= Instructions to follow =
A faithful, word-for-word copy of the records is required, and it must contain no pictures.

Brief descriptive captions
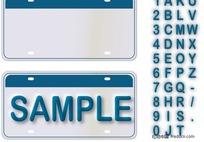 朴素的数字和字母矢量素材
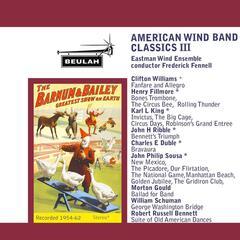 American Wind Band Classics III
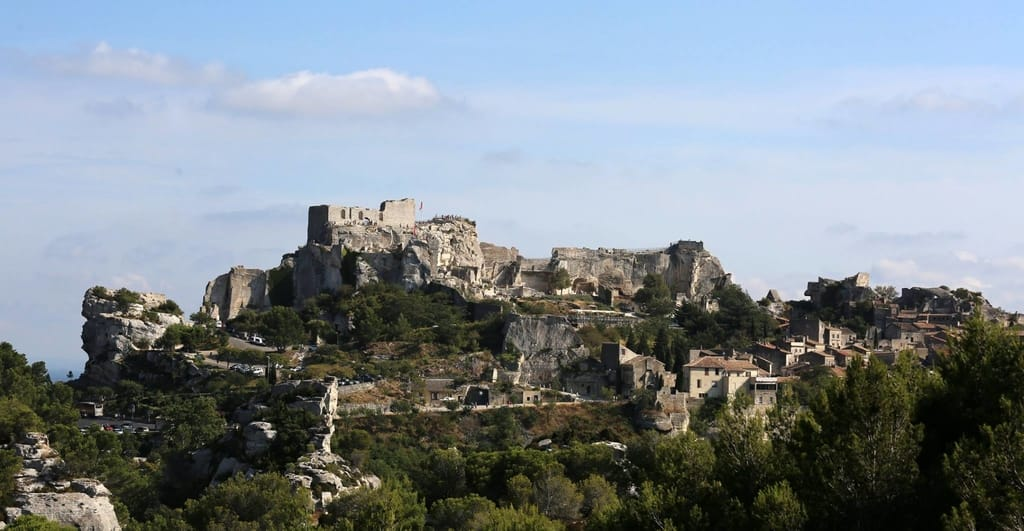 Day Trips in Les Baux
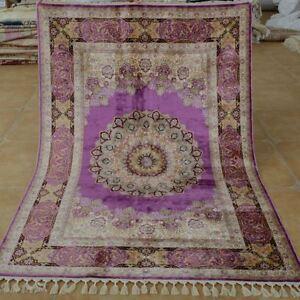 YILONG-4-3-039-x6-2-039-Handmade-Persian-Silk-Rug-Purple-Bedroom-Decor-Carpet-1707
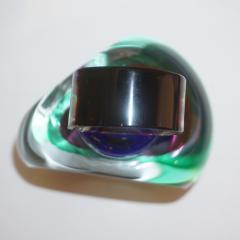 Formia Murano Formia 1990s Modern Italian Organic Blue Green Purple Murano Glass Bottle - 1524189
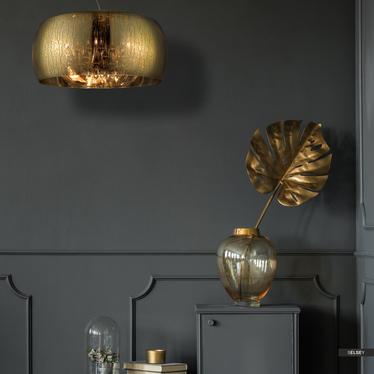 Lampa wisząca Alexis 50 cm złota
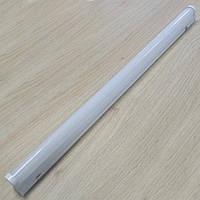 Светильник LED интегрированный Т5 10W 900lm 4000K/6500К 60см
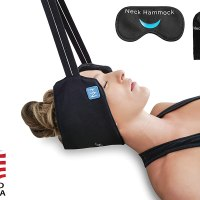 The Neck Hammock Review
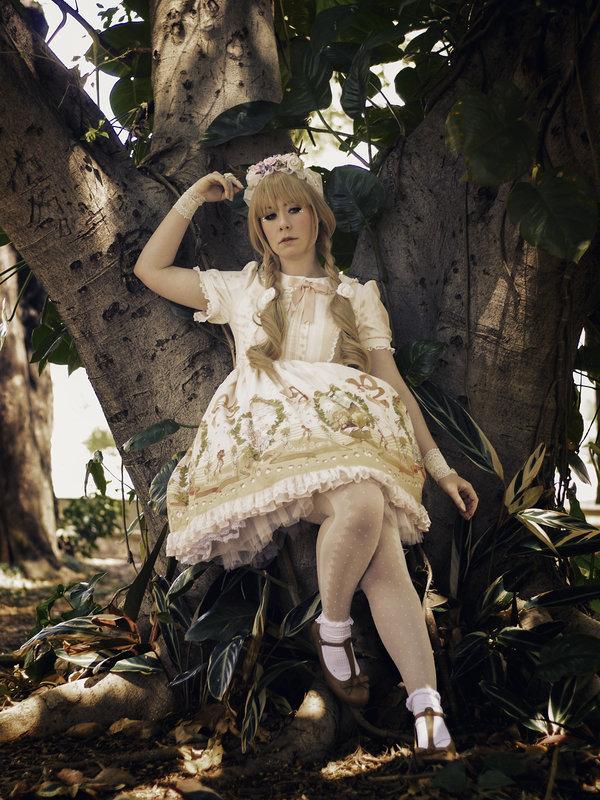 是Princess V以「Country Lolita」为主题投稿的照片(2017/08/30)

= Solution for this exercise =
 朴素的数字和字母矢量素材
 American Wind Band Classics III
 Day Trips in Les Baux
 YILONG-4-3-039-x6-2-039-Handmade-Persian-Silk-Rug-Purple-Bedroom-Decor-Carpet-1707
 Formia Murano Formia 1990s Modern Italian Organic Blue Green Purple Murano Glass Bottle - 1524189
 Lampa wisząca Alexis 50 cm złota
 Светильник LED интегрированный Т5 10W 900lm 4000K/6500К 60см
 The Neck Hammock Review
 是Princess V以「Country Lolita」为主题投稿的照片(2017/08/30)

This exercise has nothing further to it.